With 32 and 64 convolutional filters, the testing accuracy was 0.81, the sensitivity was 0.80, and the specificity was 0.82. Increasing the number of convolutional filters to 64 and 128 resulted in the accuracy of 0.86, the sensitivity of 0.84, and the specificity of 0.89. For increasing image sizes, the accuracy with 64 by 64 input image sizes was 0.86. When they were increased to 128 by 128 and 256 by 256, the accuracies also increased to 0.88 and 0.89. T-test results between image sizes 64 by 64 and 128 by 128 produced a p-value of 0.11, and a p-value of 0.61 was shown between image sizes 128 by 128 and 256 by 256.
Mass classification with a RMS optimizer resulted in the accuracy of 0.86, sensitivity of 0.84, and specificity of 0.89. When the optimizer was changed to ADAM, the accuracy was 0.89, the sensitivity was 0.90, and the specificity was 0.87. A t-test was performed and the p-value was 0.006.
In conclusion, the best classification performance showed an accuracy of 0.887, sensitivity of 0.903, and specificity of 0.869 for normal tissue versus malignant mass classification with augmented data, more convolutional filters, and ADAM optimizer.
Sample output images with the labels and predictions are shown in figure 4 (first row: normal, second row: malignant) and the accuracies of each method are summarized in table 1. The standard deviations for the average accuracies of the measurements were all within 10%. Also, Box plots comparing each method are shown in figure 5.
IV. DISCUSSION
Data Augmentation allowed the model to determine and learn the most relevant features from bigger data, and it actually increased the accuracy and specificity by 3% and 15%. However, the sensitivity dropped by 8% and the p-value of 0.19 indicates that the accuracies of original dataset and augmented data are not significantly different.
Adding more convolutional filters increased the accuracy, sensitivity, and specificity by 5%, 4%, and 7%, verifying that more filters extracted more features from the images. A p-value of 1.6E-05 is also consistent with the result that adding more convolutional filters significantly increased the testing accuracy.
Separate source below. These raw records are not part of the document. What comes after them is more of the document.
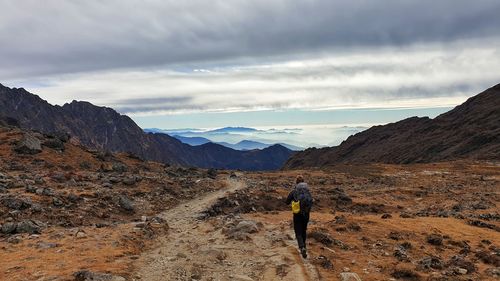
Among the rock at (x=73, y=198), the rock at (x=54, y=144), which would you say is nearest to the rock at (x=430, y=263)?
the rock at (x=73, y=198)

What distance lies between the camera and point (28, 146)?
2525 inches

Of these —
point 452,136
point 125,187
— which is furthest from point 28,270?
point 452,136

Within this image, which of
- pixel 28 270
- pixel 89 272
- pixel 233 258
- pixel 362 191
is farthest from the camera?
pixel 362 191

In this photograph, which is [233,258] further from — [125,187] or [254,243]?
[125,187]

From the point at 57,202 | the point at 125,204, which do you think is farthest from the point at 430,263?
the point at 57,202

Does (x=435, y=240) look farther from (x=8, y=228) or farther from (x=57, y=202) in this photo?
(x=57, y=202)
Increasing image sizes raised the accuracy from 0.86 to 0.89 when compared at 30 epochs, verifying that it enabled the model to extract smaller and more detailed features. However, accuracies of different image sizes did not show much difference after they stabilized.
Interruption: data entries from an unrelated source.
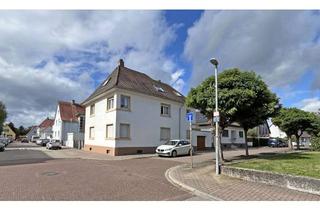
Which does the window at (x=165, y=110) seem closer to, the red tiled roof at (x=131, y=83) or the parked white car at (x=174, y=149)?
the red tiled roof at (x=131, y=83)

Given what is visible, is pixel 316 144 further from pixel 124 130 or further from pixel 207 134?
pixel 124 130

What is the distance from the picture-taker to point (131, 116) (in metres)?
25.1

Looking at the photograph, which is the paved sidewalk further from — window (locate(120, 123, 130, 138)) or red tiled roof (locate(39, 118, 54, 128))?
red tiled roof (locate(39, 118, 54, 128))

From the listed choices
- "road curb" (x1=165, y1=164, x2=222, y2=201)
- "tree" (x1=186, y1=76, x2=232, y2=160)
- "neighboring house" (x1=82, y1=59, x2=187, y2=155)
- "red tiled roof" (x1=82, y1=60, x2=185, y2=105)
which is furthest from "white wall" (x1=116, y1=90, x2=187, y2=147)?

Therefore, 28 by 28 image sizes were used to compare the optimizers for a faster performance.
Changing the optimizer increased the accuracy by 3%, and the sensitivity by 6%, but decreased the specificity by 2%. The p-value of 0.006 also indicates that changing the optimizer from RMS to ADAM significantly increased the testing accuracy. Also, changing the optimizer resulted in a huge increase in the training accuracy (about 15%) as shown in Figure 6, and is expected to make a good training model for further use.
The main goal of this paper was to build the optimal model for breast mass classification by applying various methods that influence the performance of Convolutional Neural Network (CNN). The proposed model achieved the accuracy of 0.887, sensitivity of 0.903, and specificity of 0.869 for normal tissue versus malignant mass classification with augmented data, more convolutional filters, and ADAM optimizer.
Therefore, it is verified that breast mass classification using CNN has potential to be a better assisting tool than a CAD system in providing a consistent second opinion to a radiologist by reducing false-positive and false-negative diagnoses [10]. A limitation of this method, however, was that it only considered malignant masses that are relatively easy to classify than benign masses. Therefore, further studies are required in order to properly classify any given data for medical uses.